Petitioner filed the instant Amended § 2255 Motion to Vacate on February 15, 2019. (Doc. No. 3). Petitioner has raised a single claim entitled "Violation of Constitutional Right - Amendment V Due Process 2255(f)(3)." (Doc. No. 3 at 4). She argues verbatim:

Defendant makes claim to the Supreme Court decision in "Sessions v. Dimaya" 138 S.Ct. 1204 (2018). This decision found that the ambiguous language in a "crime of violence" has been declared unconstitutionally vague. Defendant is convicted of "manufacturing" methamphetamine. This act is a "crime of violence" due to the "substantial risk of harm" involved in "manufacturing" methamphetamine.
(Doc. No. 3 at 4).

Petitioner contends that her § 2255 Motion to Vacate was timely filed within one year of Dimaya's issuance. She seeks remand for resentencing.

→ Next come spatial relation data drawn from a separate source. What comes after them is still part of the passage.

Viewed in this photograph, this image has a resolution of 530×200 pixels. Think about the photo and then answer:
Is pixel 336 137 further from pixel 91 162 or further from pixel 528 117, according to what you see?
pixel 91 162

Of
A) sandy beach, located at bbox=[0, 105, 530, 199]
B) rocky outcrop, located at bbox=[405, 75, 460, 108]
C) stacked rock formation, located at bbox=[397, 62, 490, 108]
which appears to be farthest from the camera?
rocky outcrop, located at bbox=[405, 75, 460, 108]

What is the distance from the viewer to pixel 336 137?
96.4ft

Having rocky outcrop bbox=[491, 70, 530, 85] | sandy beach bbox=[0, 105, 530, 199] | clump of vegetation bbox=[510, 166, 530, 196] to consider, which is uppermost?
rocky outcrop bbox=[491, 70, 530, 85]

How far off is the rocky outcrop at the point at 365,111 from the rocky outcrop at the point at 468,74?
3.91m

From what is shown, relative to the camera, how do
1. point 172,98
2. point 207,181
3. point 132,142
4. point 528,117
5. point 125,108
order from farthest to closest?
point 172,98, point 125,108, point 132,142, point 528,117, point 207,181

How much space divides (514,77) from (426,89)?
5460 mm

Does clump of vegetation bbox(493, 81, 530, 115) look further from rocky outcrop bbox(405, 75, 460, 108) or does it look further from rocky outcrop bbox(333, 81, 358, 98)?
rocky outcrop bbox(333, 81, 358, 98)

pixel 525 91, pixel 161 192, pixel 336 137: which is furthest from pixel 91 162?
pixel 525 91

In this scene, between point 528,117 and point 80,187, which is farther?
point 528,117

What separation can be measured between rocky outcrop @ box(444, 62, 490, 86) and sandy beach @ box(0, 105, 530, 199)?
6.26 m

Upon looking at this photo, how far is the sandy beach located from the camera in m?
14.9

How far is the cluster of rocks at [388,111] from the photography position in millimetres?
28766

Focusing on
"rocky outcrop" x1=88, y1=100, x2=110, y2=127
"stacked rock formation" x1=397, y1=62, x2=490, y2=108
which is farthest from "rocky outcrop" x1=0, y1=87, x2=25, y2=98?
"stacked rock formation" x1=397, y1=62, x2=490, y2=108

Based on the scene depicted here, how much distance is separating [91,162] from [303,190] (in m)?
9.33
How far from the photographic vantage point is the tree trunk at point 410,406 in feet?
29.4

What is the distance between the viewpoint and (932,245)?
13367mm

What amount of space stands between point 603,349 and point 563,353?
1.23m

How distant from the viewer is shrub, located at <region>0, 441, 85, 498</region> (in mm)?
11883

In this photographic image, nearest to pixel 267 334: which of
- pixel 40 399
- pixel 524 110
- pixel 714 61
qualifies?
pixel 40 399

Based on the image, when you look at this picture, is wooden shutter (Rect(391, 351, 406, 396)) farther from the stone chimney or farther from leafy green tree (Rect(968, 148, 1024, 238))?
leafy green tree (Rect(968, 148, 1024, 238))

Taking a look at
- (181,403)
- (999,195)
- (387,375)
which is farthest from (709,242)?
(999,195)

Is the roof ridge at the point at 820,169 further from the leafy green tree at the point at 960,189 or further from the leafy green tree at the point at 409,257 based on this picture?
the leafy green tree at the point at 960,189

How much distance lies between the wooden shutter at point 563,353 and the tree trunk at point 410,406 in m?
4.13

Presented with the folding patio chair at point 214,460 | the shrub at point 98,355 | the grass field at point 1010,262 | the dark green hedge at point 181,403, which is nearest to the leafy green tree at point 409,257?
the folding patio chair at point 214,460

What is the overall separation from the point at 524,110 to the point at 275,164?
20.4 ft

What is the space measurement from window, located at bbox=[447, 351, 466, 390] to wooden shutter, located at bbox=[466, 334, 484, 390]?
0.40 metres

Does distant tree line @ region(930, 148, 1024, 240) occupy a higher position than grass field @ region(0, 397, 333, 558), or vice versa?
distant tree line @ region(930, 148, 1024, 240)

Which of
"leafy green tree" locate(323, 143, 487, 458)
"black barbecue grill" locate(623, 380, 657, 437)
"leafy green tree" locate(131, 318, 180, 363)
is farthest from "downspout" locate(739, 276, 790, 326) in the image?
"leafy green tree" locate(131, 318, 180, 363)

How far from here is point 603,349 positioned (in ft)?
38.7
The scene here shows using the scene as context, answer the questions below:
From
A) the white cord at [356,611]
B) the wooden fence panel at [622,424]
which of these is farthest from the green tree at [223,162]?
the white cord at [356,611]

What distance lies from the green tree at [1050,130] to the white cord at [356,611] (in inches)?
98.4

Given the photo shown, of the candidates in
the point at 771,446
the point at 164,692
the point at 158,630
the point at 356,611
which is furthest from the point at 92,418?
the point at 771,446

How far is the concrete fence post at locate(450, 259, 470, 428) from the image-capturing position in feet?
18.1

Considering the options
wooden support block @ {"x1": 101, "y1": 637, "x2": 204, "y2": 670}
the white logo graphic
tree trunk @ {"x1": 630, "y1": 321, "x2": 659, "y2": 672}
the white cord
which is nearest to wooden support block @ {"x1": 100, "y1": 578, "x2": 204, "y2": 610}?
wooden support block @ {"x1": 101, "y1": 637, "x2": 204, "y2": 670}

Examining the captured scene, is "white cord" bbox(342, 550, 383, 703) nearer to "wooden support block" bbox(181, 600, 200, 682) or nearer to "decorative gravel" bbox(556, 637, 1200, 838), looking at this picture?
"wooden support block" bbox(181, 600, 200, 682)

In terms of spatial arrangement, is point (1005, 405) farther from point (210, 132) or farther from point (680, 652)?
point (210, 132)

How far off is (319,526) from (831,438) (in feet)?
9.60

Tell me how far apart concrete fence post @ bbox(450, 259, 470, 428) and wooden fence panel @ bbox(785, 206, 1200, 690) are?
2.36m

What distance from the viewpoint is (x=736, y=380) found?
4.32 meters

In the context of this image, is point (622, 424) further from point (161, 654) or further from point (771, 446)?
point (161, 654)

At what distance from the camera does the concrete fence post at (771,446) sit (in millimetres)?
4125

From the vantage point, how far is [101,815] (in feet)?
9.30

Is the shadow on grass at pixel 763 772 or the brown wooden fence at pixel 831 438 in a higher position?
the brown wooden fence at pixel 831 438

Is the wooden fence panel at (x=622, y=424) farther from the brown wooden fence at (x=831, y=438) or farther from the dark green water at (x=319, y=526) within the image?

II. STATUTE OF LIMITATIONS

A federal prisoner claiming that his "sentence was imposed in violation of the Constitution or the laws of the United States, or that the court was without jurisdiction to impose such sentence, or that the sentence was in excess of the maximum authorized by law, or is otherwise subject to collateral attack, may move the court which imposed the sentence to vacate, set aside or correct the sentence." 28 U.S.C. § 2255(a).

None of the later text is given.